Nava y su familia consiguieron algunas decoraciones navideñas, pero no tenían regalos para desenvolver, al menos no regalos materiales. Pero… "Sentí como si Jesús estuviera realmente presente físicamente. Y los regalos que nos dio eran más preciosos que los que un humano podría dar", recuerda Nava.

La noche de su primera Navidad, Nava y su familia recibieron regalos espirituales, respuestas a sus oraciones. "Mi madre fue liberada de sus problemas de ira. Mi hermano, que solía ver fantasmas en su dormitorio, fue liberado de ellos cuando invocó el nombre de Jesús esa noche".

La propia Nava, que estaba involucrada en una relación un hombre casado, fue liberada de esa relación. "Desde ese día me considero esposa de Cristo y trato de vivir en consecuencia", dice Nava.

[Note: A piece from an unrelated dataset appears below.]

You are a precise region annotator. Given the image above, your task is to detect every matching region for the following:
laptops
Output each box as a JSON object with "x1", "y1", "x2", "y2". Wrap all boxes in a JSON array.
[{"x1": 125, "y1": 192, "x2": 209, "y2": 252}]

Aunque la historia de la primera Navidad de Nava suena agradable y acogedora, conoce muy bien los peligros que están conectados con ser cristiana y celebrar la Navidad en Irán. Cada año, en la época de Navidad, se realizan redadas en las casas donde se celebran reuniones cristianas clandestinas.

"Soy una creyente joven, pero he pensado meticulosamente en los peligros. He leído los testimonios de otros cristianos. Y sí, puedo decir de todo corazón que estoy dispuesta a sufrir por Cristo si es necesario. El Señor es mi poder."

Por último, le preguntamos si tiene algún deseo especial para la Navidad de este año, y dice: "Espero que sea tan especial como mi primera Navidad. No se trata de regalos físicos, sino de pasar un tiempo especial con Jesús y mi familia". Oremos para que así sea otra vez para Nava, su madre y su hermanito.